For more than two decades, World Pork Expo (WPX) has kicked off the summer for those of us in the pork industry. It’s always fun and interesting to meet up with old and new friends alike. With the event slotted in the mid-point of the year, it’s a chance to gain some insight into the pork sector’s opportunities, challenges and plans. It’s also a good time to measure the overall temperature of those raising the pork that feeds the world as well as those who provide the industry's goods and services.
It is amazing what sunny, temperate, non-humid weather will do for people’s spirits. Typically early June’s unsettled weather patterns feature temperatures that are too hot or too cool, and at some point during the three-day stretch it brews up a storm. This year, the weather was just right.
Of course weather that people prefer is not always what’s best for young and growing crops. Driving from the west across Iowa, I found crops to be smaller than expected. While the early and record-setting warm spring allowed planters to roll along quickly and well ahead of schedule, a dry May for much of the Corn Belt slowed corn’s growth progress, a bit less so for soybeans. This week’s USDA Crop Progress report dropped the corn rating to 66 percent “good to excellent.” That compares to 77 percent last year and the 10-year average of 69 percent. Soybeans also lost ground, moving from 65 percent to 60 percent “good to excellent” in a week.
Sure, most of the growing season lies ahead, but most places are trying to recoup a moisture deficit that started last fall and didn’t improve through a nearly snow-less winter. The National Weather Service shows most of the Corn Belt is 1 to 2 inches short of rain over the past few weeks. The growing crop’s moisture demands will increase in the weeks ahead.
USDA still has its yield estimate pegged at 166 bushels per acre, increasingly the trade is thinking along the lines of 162 bushels. The point of real concern for supply, demand and carryover issues is 155 bushels. Soybeans are a whole other story, even with good growing weather, supplies will be tight, and soybean meal prices high.

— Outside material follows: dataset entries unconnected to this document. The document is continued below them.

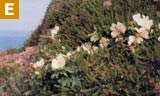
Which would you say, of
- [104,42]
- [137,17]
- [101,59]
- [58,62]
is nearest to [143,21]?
[137,17]

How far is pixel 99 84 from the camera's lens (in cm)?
558

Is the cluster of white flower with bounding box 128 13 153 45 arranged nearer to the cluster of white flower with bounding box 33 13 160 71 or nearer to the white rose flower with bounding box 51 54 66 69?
the cluster of white flower with bounding box 33 13 160 71

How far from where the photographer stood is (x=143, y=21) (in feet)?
19.3

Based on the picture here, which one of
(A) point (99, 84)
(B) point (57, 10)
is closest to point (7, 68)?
(B) point (57, 10)

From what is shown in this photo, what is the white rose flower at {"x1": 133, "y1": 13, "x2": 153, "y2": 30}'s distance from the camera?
5861 millimetres

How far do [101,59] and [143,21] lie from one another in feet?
2.04

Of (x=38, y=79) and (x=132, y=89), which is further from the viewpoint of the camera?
(x=38, y=79)

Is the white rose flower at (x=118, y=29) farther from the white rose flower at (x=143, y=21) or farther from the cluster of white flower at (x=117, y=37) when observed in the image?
the white rose flower at (x=143, y=21)

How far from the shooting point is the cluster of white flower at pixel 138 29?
5766 millimetres

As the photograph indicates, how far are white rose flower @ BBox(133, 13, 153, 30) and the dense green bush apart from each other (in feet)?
0.16

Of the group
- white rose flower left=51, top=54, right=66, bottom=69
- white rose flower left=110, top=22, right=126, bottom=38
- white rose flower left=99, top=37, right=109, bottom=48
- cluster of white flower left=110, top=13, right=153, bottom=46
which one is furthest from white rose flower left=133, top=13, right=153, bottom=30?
white rose flower left=51, top=54, right=66, bottom=69

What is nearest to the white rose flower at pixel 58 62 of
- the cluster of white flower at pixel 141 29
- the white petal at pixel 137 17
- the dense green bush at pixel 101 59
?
the dense green bush at pixel 101 59

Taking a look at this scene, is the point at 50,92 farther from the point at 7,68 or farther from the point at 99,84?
the point at 7,68

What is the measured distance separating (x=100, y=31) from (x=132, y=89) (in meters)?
1.00
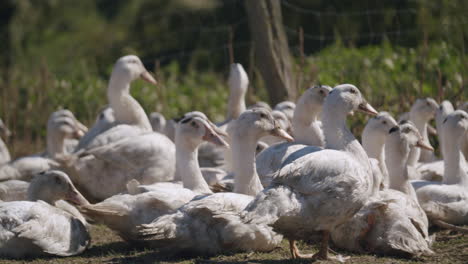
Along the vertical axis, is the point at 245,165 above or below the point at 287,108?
below

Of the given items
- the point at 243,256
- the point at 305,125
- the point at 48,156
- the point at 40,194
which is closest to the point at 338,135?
the point at 243,256

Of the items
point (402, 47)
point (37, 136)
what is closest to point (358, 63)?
point (402, 47)

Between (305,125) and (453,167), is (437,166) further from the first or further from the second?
(305,125)

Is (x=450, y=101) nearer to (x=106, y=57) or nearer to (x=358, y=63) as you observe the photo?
(x=358, y=63)

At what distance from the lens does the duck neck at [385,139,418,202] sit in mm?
7016

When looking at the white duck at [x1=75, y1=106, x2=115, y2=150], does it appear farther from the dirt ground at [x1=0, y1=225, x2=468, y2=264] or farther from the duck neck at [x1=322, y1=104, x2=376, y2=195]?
the duck neck at [x1=322, y1=104, x2=376, y2=195]

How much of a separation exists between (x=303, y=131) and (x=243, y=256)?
1.90 meters

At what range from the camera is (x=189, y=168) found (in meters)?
7.19

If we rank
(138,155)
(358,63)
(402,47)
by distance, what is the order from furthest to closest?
1. (402,47)
2. (358,63)
3. (138,155)

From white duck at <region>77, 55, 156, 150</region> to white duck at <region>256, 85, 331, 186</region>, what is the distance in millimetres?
1926

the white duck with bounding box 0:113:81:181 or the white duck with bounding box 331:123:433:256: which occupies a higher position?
the white duck with bounding box 0:113:81:181

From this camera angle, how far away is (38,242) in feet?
20.6

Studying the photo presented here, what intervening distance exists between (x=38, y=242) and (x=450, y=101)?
5287 mm

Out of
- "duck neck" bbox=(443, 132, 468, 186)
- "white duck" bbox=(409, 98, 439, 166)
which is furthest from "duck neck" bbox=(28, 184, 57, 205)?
"white duck" bbox=(409, 98, 439, 166)
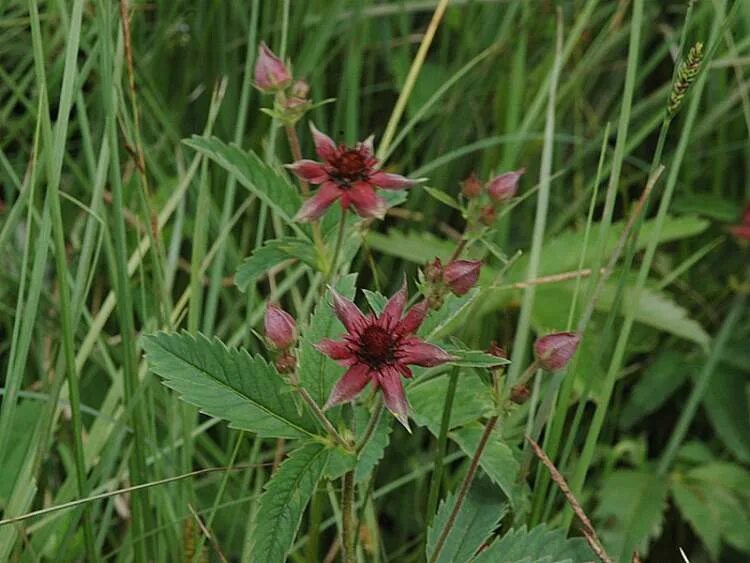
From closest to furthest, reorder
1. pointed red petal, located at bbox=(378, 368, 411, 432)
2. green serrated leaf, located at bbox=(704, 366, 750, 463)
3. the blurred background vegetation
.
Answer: pointed red petal, located at bbox=(378, 368, 411, 432) → the blurred background vegetation → green serrated leaf, located at bbox=(704, 366, 750, 463)

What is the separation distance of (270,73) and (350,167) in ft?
0.59

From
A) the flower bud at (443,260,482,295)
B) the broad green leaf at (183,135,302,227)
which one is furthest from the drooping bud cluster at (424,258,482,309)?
the broad green leaf at (183,135,302,227)

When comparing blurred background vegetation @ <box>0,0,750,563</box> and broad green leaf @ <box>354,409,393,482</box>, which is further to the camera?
blurred background vegetation @ <box>0,0,750,563</box>

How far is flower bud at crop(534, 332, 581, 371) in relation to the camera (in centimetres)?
75

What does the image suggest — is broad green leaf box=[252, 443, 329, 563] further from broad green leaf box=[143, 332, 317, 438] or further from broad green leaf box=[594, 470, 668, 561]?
broad green leaf box=[594, 470, 668, 561]

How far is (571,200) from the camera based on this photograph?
1.56 m

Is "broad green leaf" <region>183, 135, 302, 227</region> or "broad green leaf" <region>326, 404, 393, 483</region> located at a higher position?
"broad green leaf" <region>183, 135, 302, 227</region>

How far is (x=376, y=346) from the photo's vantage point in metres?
0.66

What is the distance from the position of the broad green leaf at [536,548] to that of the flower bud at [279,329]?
0.23 metres

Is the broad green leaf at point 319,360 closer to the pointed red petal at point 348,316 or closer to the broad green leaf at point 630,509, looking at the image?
the pointed red petal at point 348,316

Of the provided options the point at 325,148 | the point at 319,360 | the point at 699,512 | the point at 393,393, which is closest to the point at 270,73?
the point at 325,148

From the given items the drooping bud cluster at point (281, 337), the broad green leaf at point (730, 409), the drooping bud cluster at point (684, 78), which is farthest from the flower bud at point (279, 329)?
the broad green leaf at point (730, 409)

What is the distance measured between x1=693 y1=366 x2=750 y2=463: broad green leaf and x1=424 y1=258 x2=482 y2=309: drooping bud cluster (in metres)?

All in all, pork producers have caught a bit of a break on feed costs, and that always lifts their spirits. Add in a long-awaited downturn in market hog numbers, and producer profitability has improved, actually doubled in a week. Whether that will last a couple weeks, a month or two has yet to play out, but for now producers are claiming $20-per-head profits, versus the $10 of the recent past and certainly more than the $4 to $5 projected for this fall. Depending on their risk management strategies and abilities, any given producer could be doing much better or worse.